Dear Master’s Programs student,
Last time we looked at ways reading can strengthen writing; this week, we’ll discuss something a little more practical: the colon. We’re all accustomed to seeing colons on a digital clocks (I’m composing this at 8:15 a.m.). They’re also familiar to many people as a separation of chapter and verse in religious texts (think of John 3:16 hidden under your In-N-Out soda cup). And of course, the colon is much beloved for supplying the eyes to our emoticons. : )
But in academic writing, these are probably the least common applications of this versatile mark of punctuation. Oftentimes in academic writing, the colon is used to introduce a list (typically a list of more than two items, or a list wherein the items are of significant length). When using the colon in this way, be sure that a complete sentence precedes the colon. For example,
Some uses of the colon are: to separate minutes from hours, to provide eyes for emoticons, and to introduce a list, is wrong.
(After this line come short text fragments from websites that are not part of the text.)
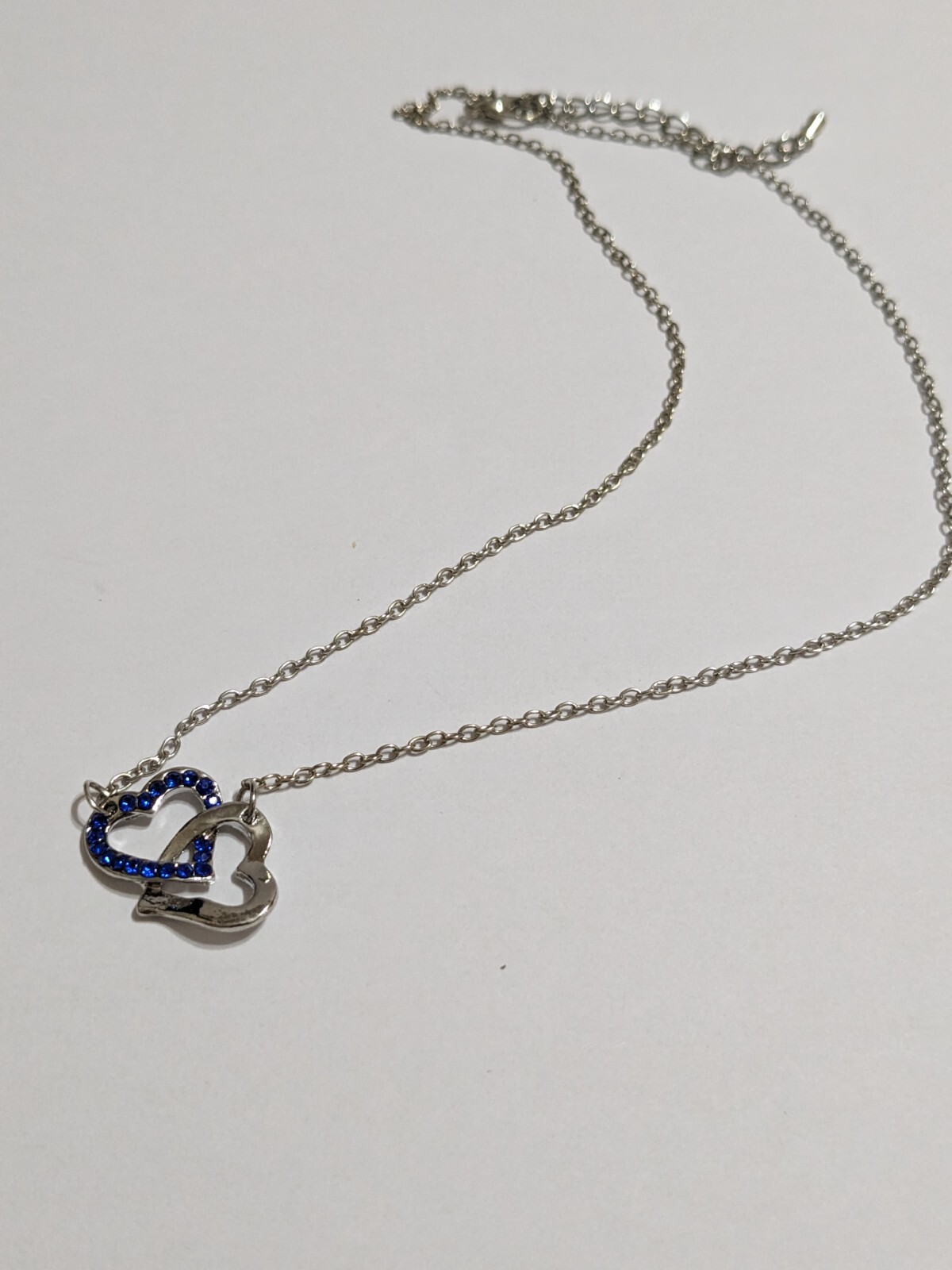 Interlinked Hearts Blue Rhinestones & Silver Tone Pendant Necklace. 16″. 2″ Ext.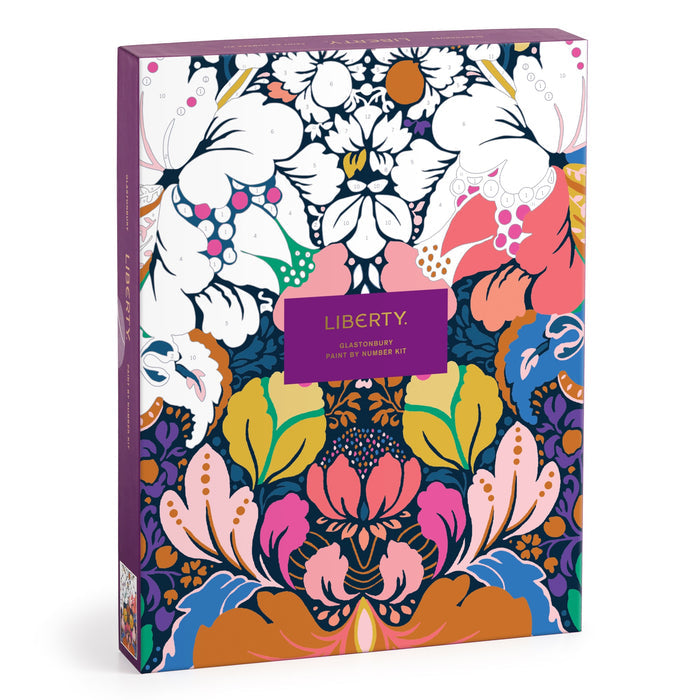 The Liberty London Liberty 9 x 12 Paint by Number Kit Glastonbury features a vibrant floral design in pink, blue, green, yellow, orange, white, and purple with a central purple label and premium acrylic paints.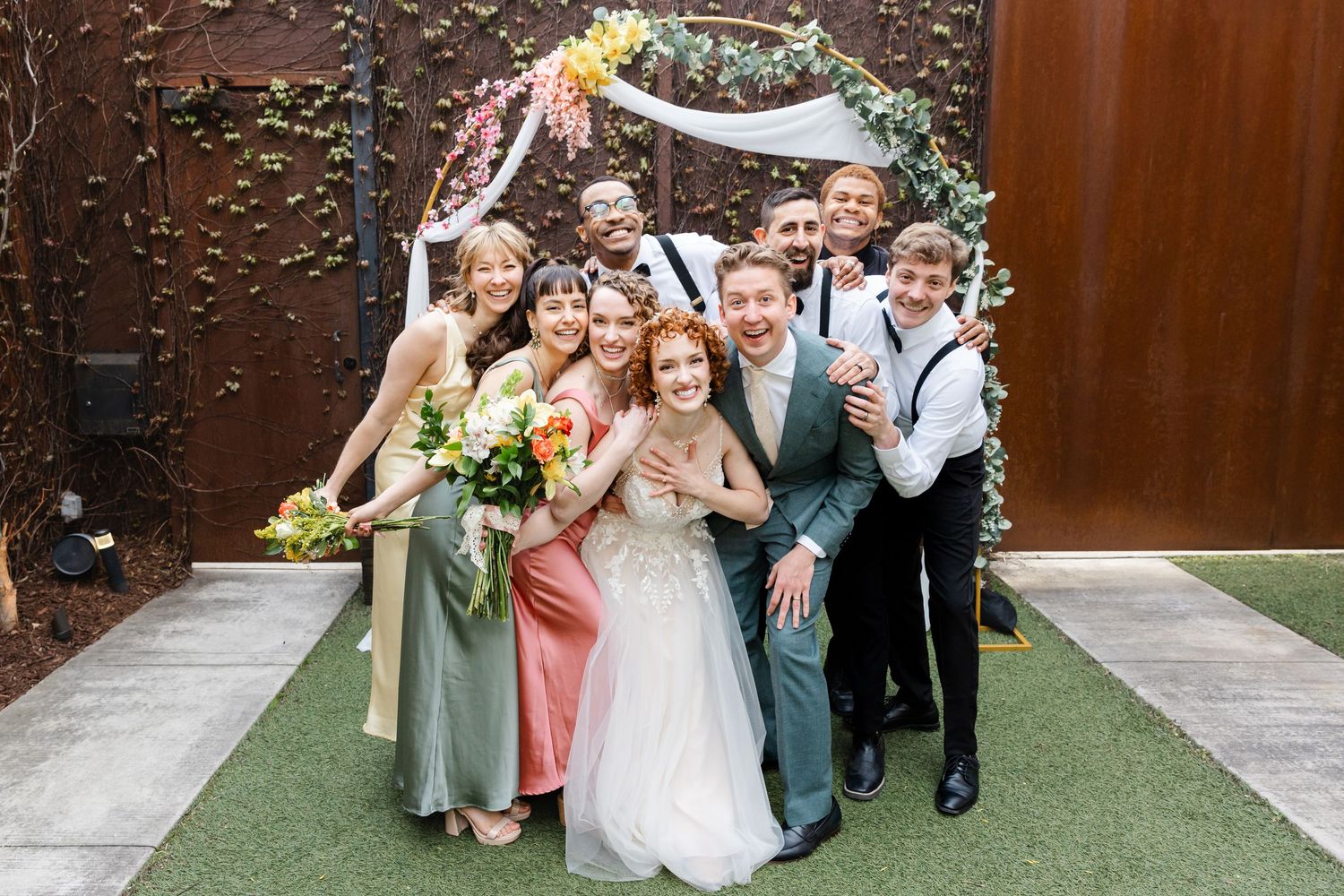 Bride and groom smiling with wedding party including bridesmaids and groomsmen in front of floral arch.
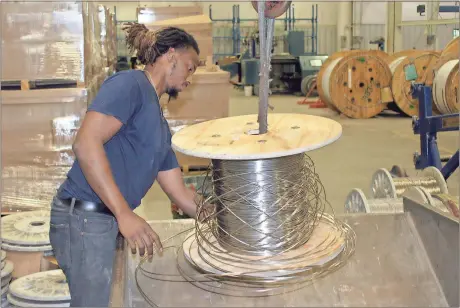  ?? Doug Walker / Rome News-Tribune ?? Demarcus Windom unwinds a spool of cable that will ultimately be scrapped from the Brugg Cable plant. Suhner Manufactur­ing will take over the Brugg plant July 1. Suhner will add 28 people to its workforce during a job fair Monday at the Goodwill Career Center on Hicks Drive.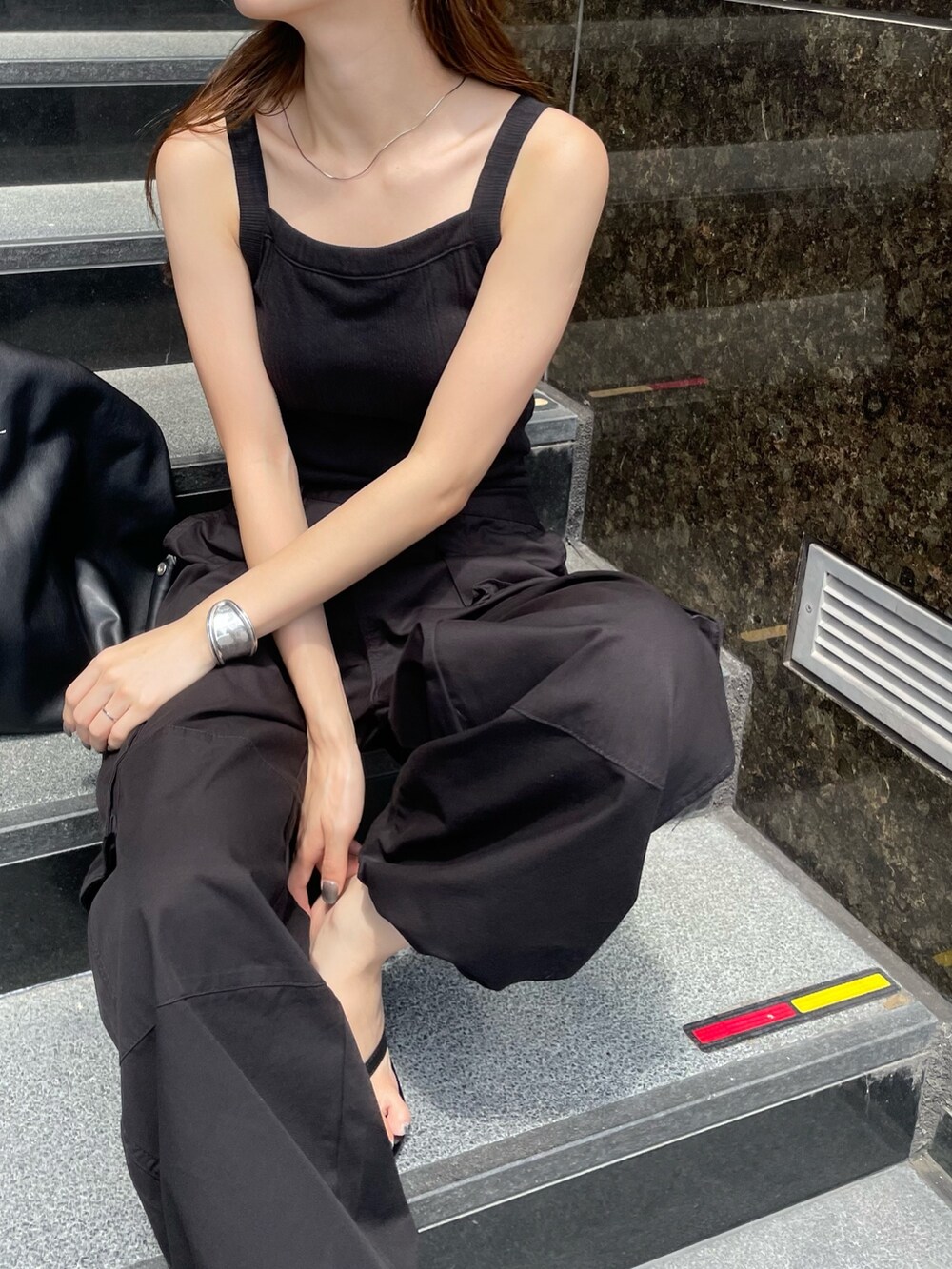 ブラック系のカーゴパンツ、ブラック系のタンクトップ、シルバー系のブレスレットを着用したレディースの夏コーディネートの4枚目の写真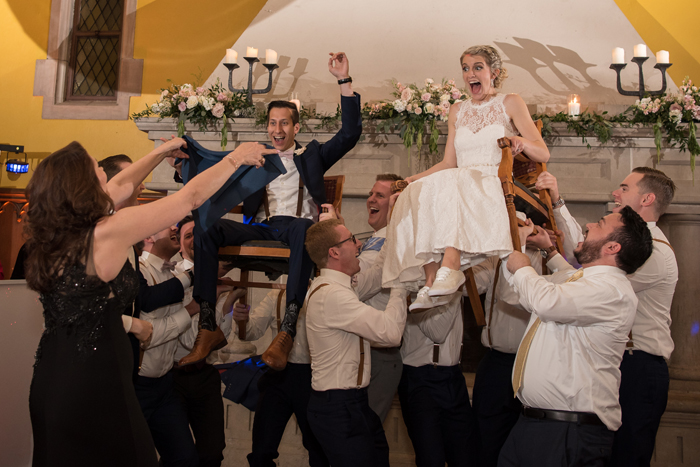 Bride and Groom being hoisted on chairs | Sabrina Hall Photography | as seen on Todaysbride.com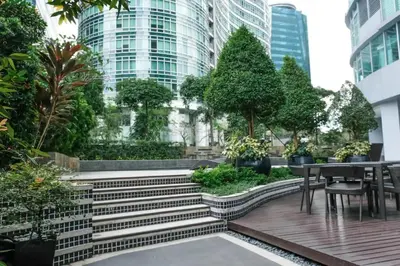 a garden with stairs and a table and chairs at Solana in Avant BGC parking with fee in Manila
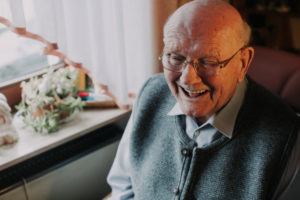 Old person laughing man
Note that the underlined portion is not really a complete sentence.
A better version of this sentence would look something like this: There are several uses for the colon: to separate minutes from hours, to provide eyes for emoticons, and to introduce a list. (See that the underlined words there could be written as a stand-alone sentence?)
You may have also noticed that in the first sentence of this letter there is a different kind of colon. I’ll call it the explanatory colon, for lack of a better name. The explanatory colon is preceded by a slightly ambiguous sentence, and is followed by (no surprise) an explanation or clarification. You can think of the explanatory colon as saying “Here’s what I mean.”
This week, we’ll discuss something a little more practical: the colon. See how what follows the colon clarifies exactly what we’ll discuss this week?
After years of careful observation, Goodall made a startling discovery: chimpanzees use tools just as humans do. In this example, the words after the colon clarify what Goodall’s discovery was.
Try including a colon or two in your next assignment!